Match 4: 18:30, Group A, BRAZIL 5 MONTENEGRO 15
Quarters: 0-6, 1-3, 2-3, 2-3
Referees: Danny Flahive (AUS), Adrian Alexandrescu (ROU)

Extra Man: BRA: 2/8. MNE: 5/9.
Pens: MNE: ½.

BRAZIL: Vinicius Antonelli, Jonas Crivella (1), Guilherme Gomes, Gustavo Coutinho, Marcelo Franco, Bernardo Gomes (1), Adrian Delgado (1), Felipe Silva, Bernardo Rocha (1), Ruda Franco, Gustavo Guimaraes (1), Danilo Correa, Thye Bezerra. Head Coach: Ratko Rudic.
MONTENEGRO: Zdravko Radic, Drasko Brguljan (2), Vjekoslav Paskovic (2), Antonio Petrovic (1), Darko Brguljan, Dragan Draskovic, Mladan Janovic (2), Uros Cuckovic, Jovan Saric (2), Nikola Murisic (5), Filip Klikovac, Predrag Jokic (1), Milos Scepanovic. Head Coach: Ranko Perovic.

Brazil felt the pain of battling against a seasoned adversary, especially in the first quarter when goals rained from the bigger Montenegrins.
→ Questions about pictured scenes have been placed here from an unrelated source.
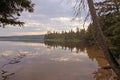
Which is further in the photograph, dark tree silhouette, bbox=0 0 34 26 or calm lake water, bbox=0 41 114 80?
calm lake water, bbox=0 41 114 80

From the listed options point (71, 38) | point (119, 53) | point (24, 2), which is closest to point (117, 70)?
point (24, 2)

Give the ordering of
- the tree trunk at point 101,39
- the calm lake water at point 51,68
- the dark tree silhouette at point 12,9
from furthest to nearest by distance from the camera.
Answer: the calm lake water at point 51,68 < the dark tree silhouette at point 12,9 < the tree trunk at point 101,39

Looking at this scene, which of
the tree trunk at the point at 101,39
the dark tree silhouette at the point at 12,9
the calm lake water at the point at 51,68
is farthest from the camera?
the calm lake water at the point at 51,68

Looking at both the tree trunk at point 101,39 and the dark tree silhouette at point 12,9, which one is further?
the dark tree silhouette at point 12,9

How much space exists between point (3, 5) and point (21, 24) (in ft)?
5.93

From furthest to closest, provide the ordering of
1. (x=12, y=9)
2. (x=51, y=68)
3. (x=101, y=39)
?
(x=51, y=68) < (x=12, y=9) < (x=101, y=39)

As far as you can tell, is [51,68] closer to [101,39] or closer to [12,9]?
[12,9]

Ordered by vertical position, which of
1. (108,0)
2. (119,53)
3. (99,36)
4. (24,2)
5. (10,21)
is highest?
(108,0)

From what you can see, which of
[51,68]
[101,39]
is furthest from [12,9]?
[51,68]

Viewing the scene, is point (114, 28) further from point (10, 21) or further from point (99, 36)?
point (99, 36)

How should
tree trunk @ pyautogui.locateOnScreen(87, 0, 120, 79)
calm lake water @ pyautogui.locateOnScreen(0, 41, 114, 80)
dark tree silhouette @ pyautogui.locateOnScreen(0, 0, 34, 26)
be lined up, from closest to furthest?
tree trunk @ pyautogui.locateOnScreen(87, 0, 120, 79), dark tree silhouette @ pyautogui.locateOnScreen(0, 0, 34, 26), calm lake water @ pyautogui.locateOnScreen(0, 41, 114, 80)

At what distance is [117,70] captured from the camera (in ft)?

Six slammed through the brittle Brazilian defence in the opening quarter. Brazil took stock and engineered some excellent goals, but it was never going to be enough against the Europeans. Montenegro used the match to settle some plays, burn up energy and exercise the arm. Nikola Murisic had a dream start to the tournament with a hat-trick of goals within two minutes midway through the first quarter. He book-ended his trio from two metres with a five-metre conversion. He scored a fourth in the third period and a fifth in the fourth. Bernardo Gomes brought some joy to Brazilians eyes at the start of the second quarter, but the score escalated to 12-1 by 3:33 of the third, thanks to a variety of goals. Then Gustavo Guimaraes and Bernardo Rocha scored consecutive goals to close the third period at 12-3. The energetic Adrian Delgado made it three in a row early in the fourth and Ratko Rudic’s newcomers were gaining some semblance of form. Murisic, who is new to this level of the sport, netted his fifth goal and Jonas Crivella gained another Brazilian strike. Janovic with his third and Paskovic closed the match for 15-5. International newcomer Jovan Saric claimed two goals for Montenegro, the first from the penalty stripe.
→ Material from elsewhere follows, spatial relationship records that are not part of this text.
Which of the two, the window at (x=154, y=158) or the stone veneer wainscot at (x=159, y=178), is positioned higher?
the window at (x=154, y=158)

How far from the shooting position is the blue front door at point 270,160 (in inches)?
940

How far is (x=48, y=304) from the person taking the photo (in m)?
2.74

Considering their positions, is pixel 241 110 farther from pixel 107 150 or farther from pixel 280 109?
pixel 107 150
BRA vs MNE - credit: Russell McKinnon


Ratko Rudic (CRO) — Brazil Head Coach
“We more or less expected this result, but I was hoping that they could do a little better. We made too many mistakes in the beginning, especially the first quarter, and we weren’t fully prepared. It’s an important match to get under our belts. We need more game experience.”
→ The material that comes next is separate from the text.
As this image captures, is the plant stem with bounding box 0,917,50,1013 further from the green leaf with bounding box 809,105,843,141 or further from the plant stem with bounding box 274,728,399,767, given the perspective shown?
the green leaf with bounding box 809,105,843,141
Adrian Delgado (BRA) — Driver
“The first game is always going to be very difficult. It’s always tough against Montenegro, in my opinion, one of the top three teams. We started to play a lot better in the third and fourth quarter.”

Nikola Murisic (MNE) — Five goals

“This was a good game, but we need to continue like this and tomorrow is a hard game against Serbia and we need to win that game to be first in the group. This was the first game and the first game is always the strongest. We need to win this game and continue like this. We want to win the medal and I believe and I know that we will win the medal.”